The most intractable problem is that neither of the two main solutions to the conflict – the creation of two states for Jews and Palestinians or a single, secular democratic state for both – is currently viable.
For all the talk of a two-state solution, Israel’s West Bank annexation policy makes it almost impossible. As its finance minister, Bezalel Smotrich, recently observed in approving a huge new Jewish settlement, such building “buries the idea of a Palestinian state”.
The refusal to countenance Palestinian statehood lies deeper than simply settlement policy. As the historian Seth Anziska describes in his bookPreventing Palestine, the aim of Israeli negotiators in the peace process – from the 1978 Camp David agreement between Israel and Egypt brokered by US president Jimmy Carter, to the Oslo Accords, between Yasser Arafat and Yitzhak Rabin, two decades later, and beyond – was always to grant Palestinians a degree of “autonomy” or “self-rule” while denying any possibility of “self-determination”. As Rabin told the Knesset in 1995, the Oslo Accords would establish a Palestinian “entity … less than a state”. A less-than-a-state with no control over borders, not even control of aquifers, and hosting an Israeli military presence within.
It is difficult to know what the ‘temporary’ phase of Trump’s plan might lead to
At the same time, the growth of sectarian and ethnonationalist views have undermined the possibilities of a single state for Jews and Palestinians. The secularism of Palestinian politics has long since given way to the hardline antisemitic, theocratic outlook of groups such as Hamas, fuelled by hatred of Jews.
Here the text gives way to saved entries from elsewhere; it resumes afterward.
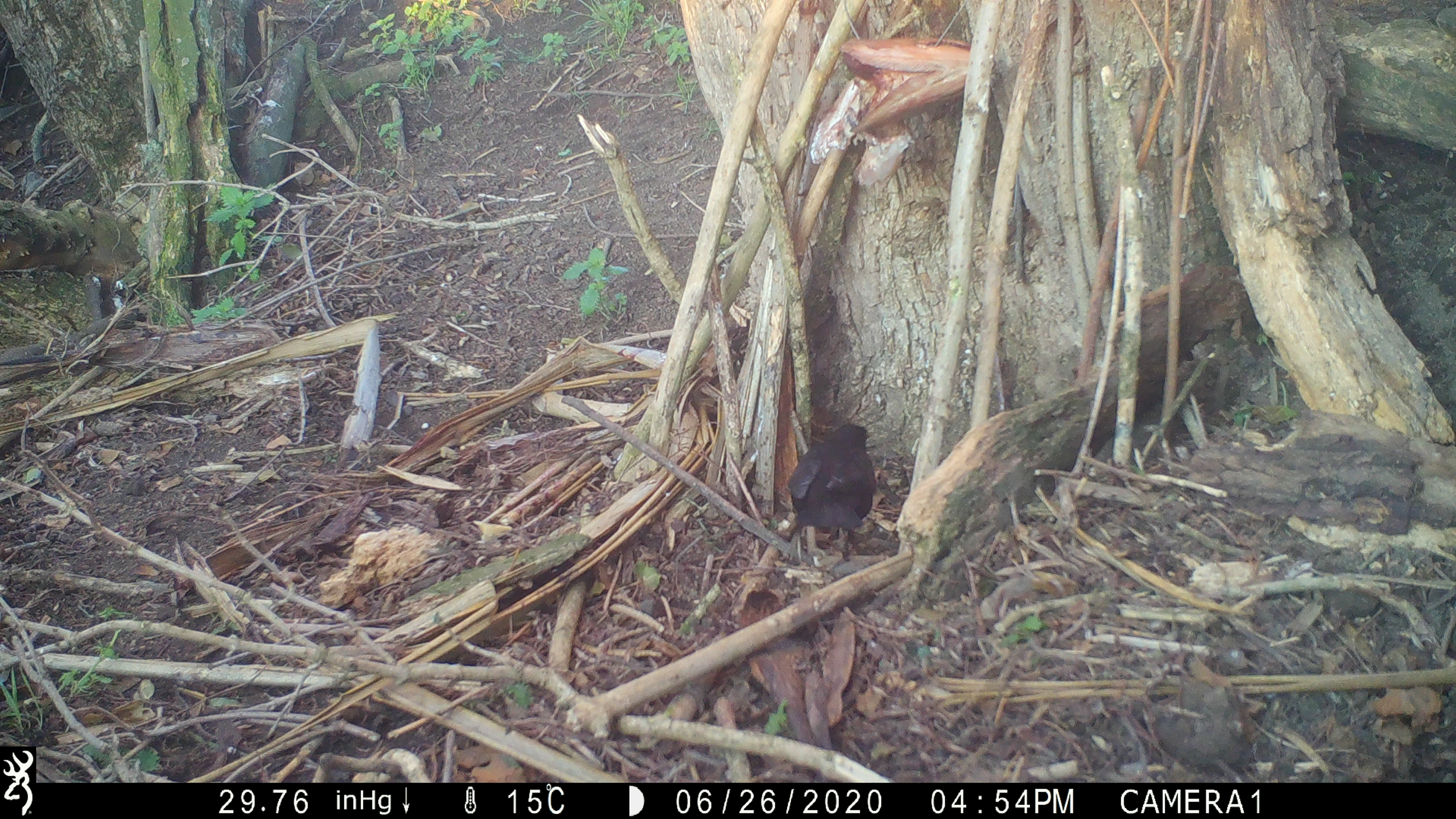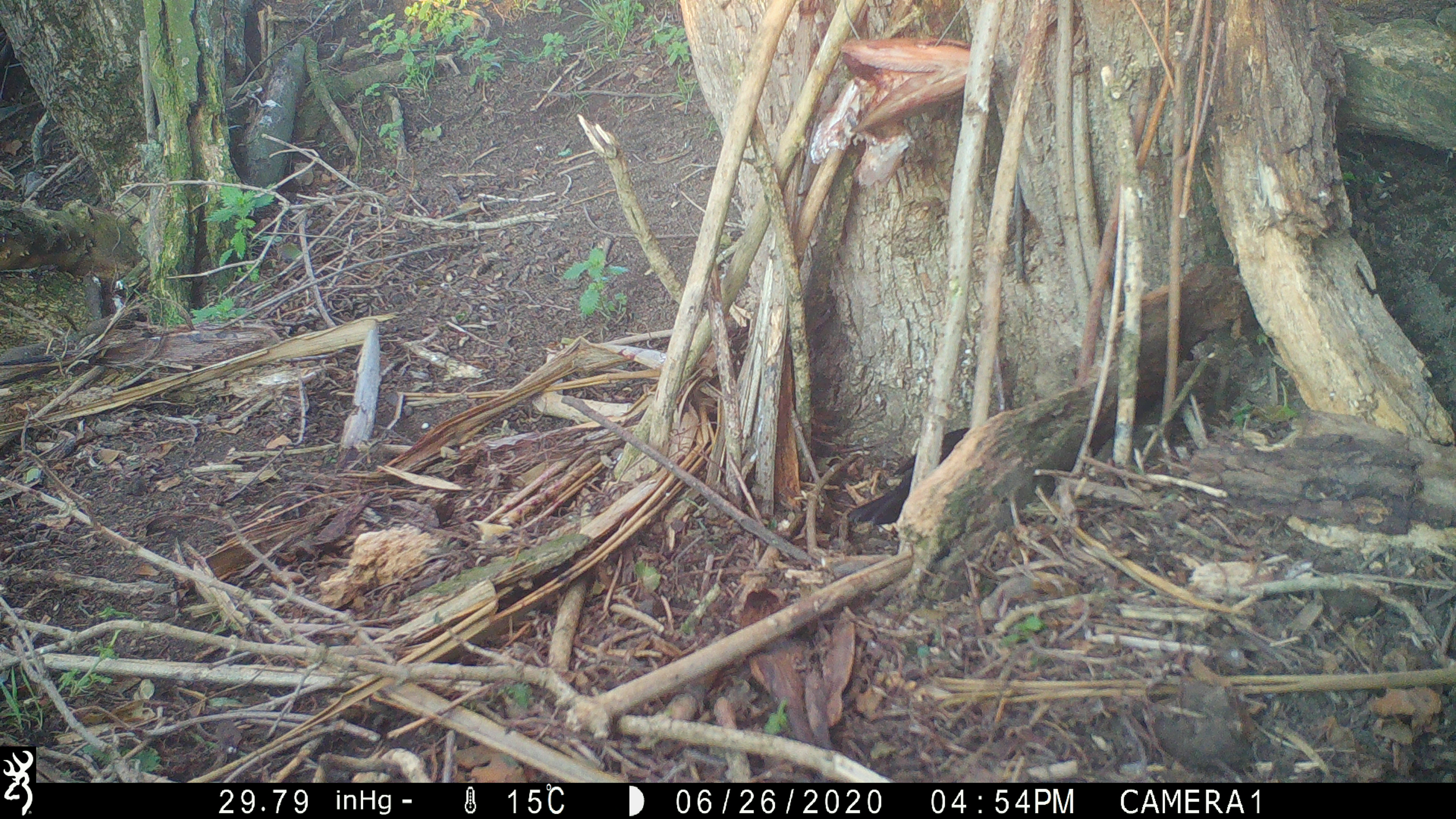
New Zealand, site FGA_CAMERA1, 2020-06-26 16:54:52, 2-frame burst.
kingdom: Animalia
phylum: Chordata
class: Aves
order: Passeriformes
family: Turdidae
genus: Turdus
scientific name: Turdus merula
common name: eurasian blackbird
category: blackbird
Blackbird (eurasian blackbird) (Turdus merula).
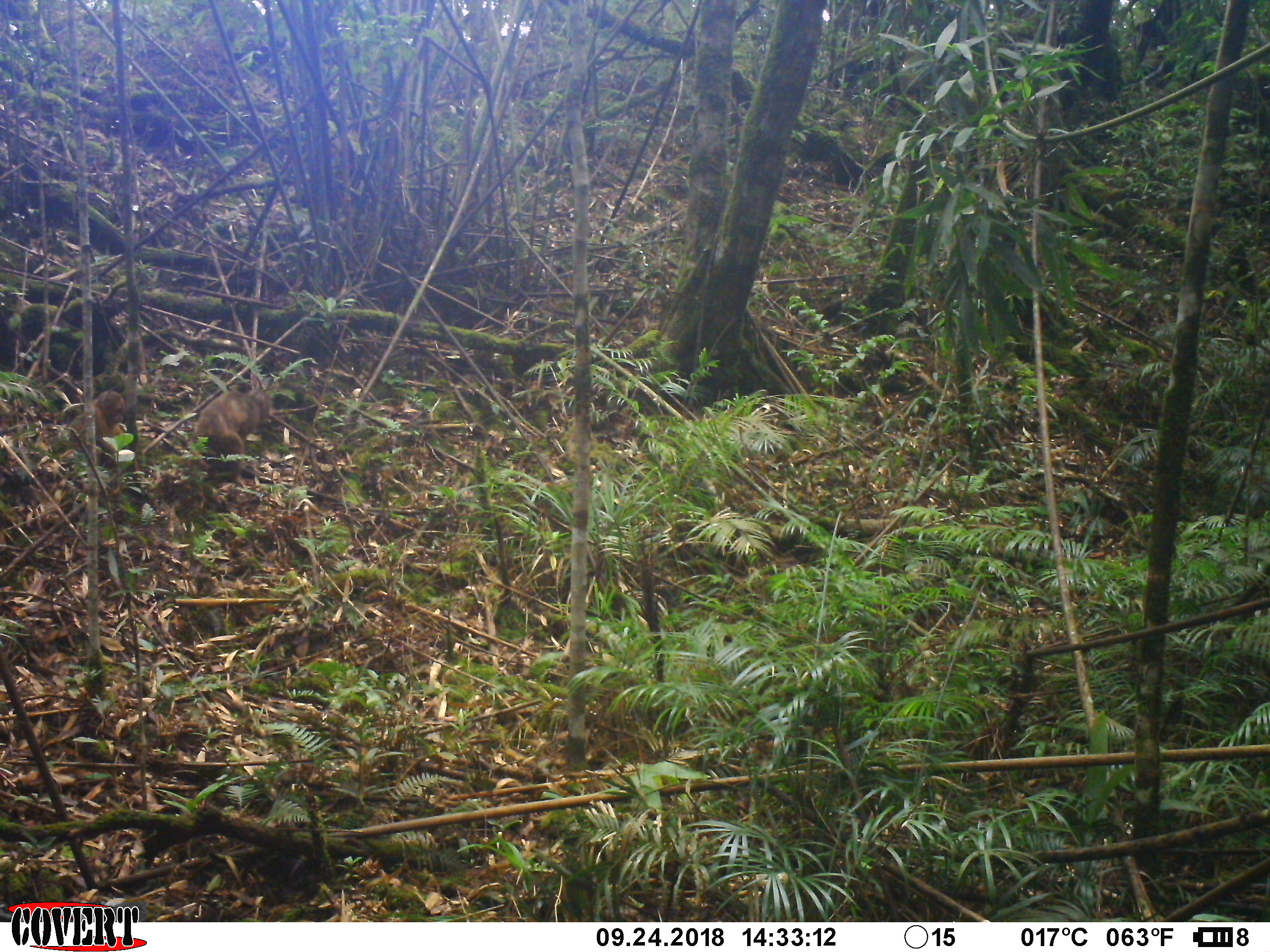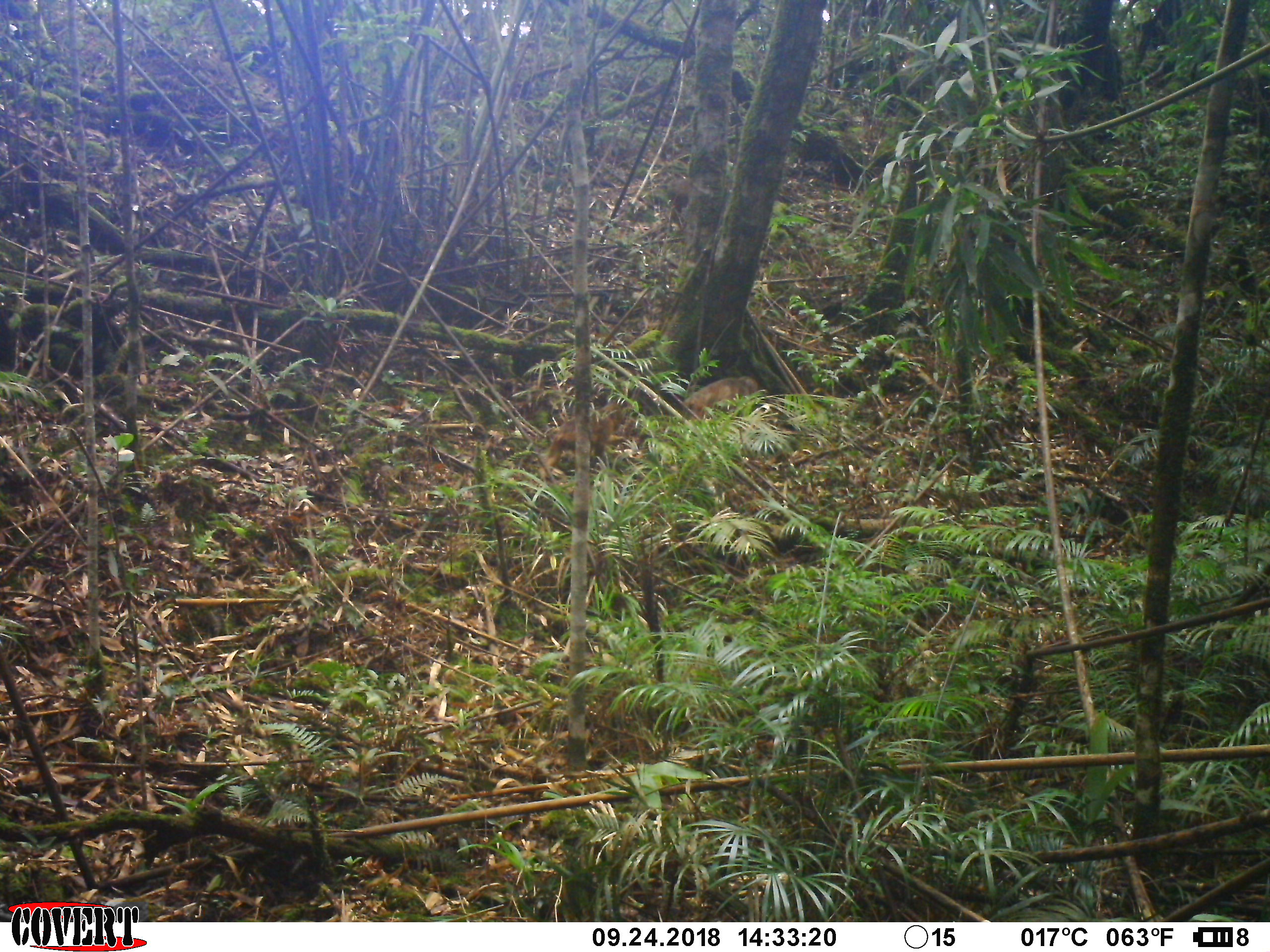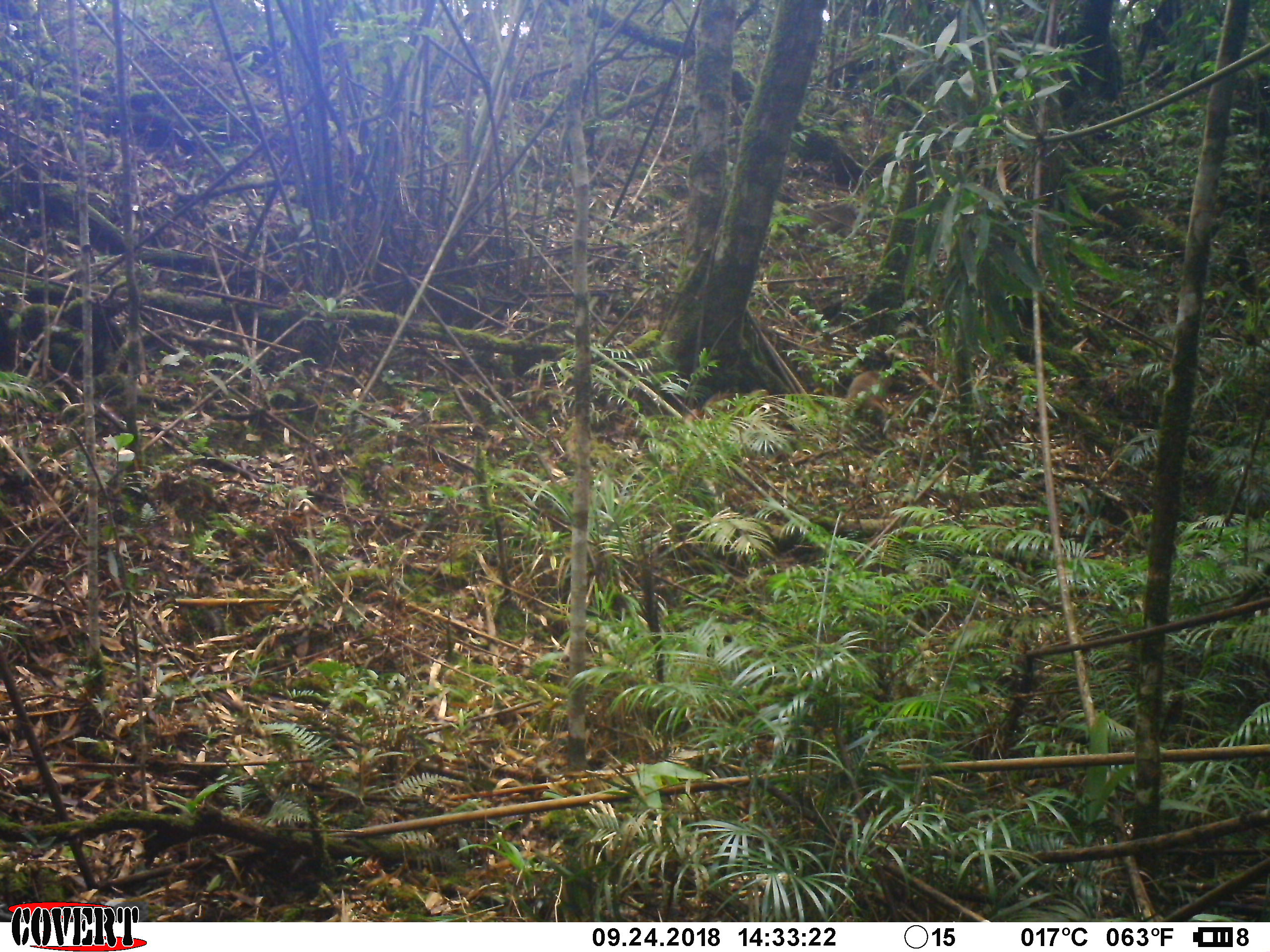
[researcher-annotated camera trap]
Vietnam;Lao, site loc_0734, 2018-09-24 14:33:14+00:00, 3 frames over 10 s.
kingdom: Animalia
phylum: Chordata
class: Mammalia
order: Primates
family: Cercopithecidae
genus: Macaca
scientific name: Macaca arctoides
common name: stump-tailed macaque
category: stump tailed macaque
Stump tailed macaque (stump-tailed macaque) (Macaca arctoides). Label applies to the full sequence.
Racist contempt for Palestinians has grown in Israel, too, while the 2018 “nation state” law declares “the right to national self-determination” to be “exclusive to the Jewish People”. Maintaining the Jewish character of Israel, the then justice minister Ayelet Shaked insisted, “comes at the expense of equality”.
All of which might explain why Trump’s 20-point plan proposes a 21st-century version of the old mandate solution established by the League of Nations after the first world war to allow “advanced nations” to “govern peoples not yet able to stand by themselves” – colonialism by another name. Trump’s plan envisages Gaza as being “temporarily” ruled by a committee of “qualified Palestinians and international experts”, under the “supervision” of a transnational “board of peace” headed by the US president. A mainly Arab “international stabilisation force” would maintain security and order.
Whether this process gets off the ground remains to be seen. But, even if it does, the deeper question is: how will it end? Without the possibility either of a true two-state solution or of a single state with equal rights for Jews and Palestinians, it is difficult to know what the “temporary” phase might lead to. The question the Palestinian American academic Edward Said rhetorically, and presciently, asked about the Oslo Accords – “Does this mean, ominously, that the interim stage may be the final one?” – applies here too.
There are now, as the historian Rashid Khalidi has put it, “two peoples in Palestine, irrespective of how they came into being”, and their “mutual acceptance can only be based on complete equality of rights”. If that sounds utopian, it is largely because of the decay of political leadership in both Israel and Palestine.
Whatever happens with the Trump plan, no amount of bulldozer diplomacy or external governance will alter that.